**TASK INSTRUCTIONS:**
Please return the lines below verbatim, beginning at the one that has "Lululemon City Sweat" and stopping after the one that has "Hyundai Santa Fe", and add no other lines.

**AVAILABLE DATA:**
----------------
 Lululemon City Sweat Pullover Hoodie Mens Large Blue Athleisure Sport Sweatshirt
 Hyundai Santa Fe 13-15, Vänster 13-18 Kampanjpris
----------------
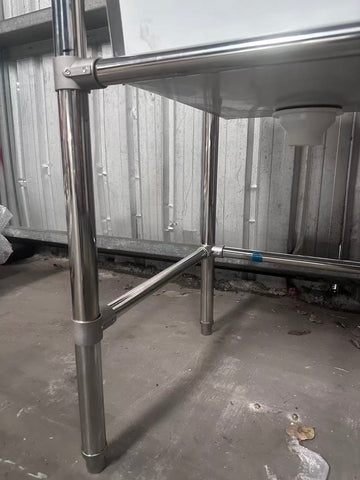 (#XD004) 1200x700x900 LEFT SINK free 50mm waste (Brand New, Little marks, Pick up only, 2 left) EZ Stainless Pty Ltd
----------------
**SOLUTION FOR THIS PROBLEM:**
 Lululemon City Sweat Pullover Hoodie Mens Large Blue Athleisure Sport Sweatshirt
 Hyundai Santa Fe 13-15, Vänster 13-18 Kampanjpris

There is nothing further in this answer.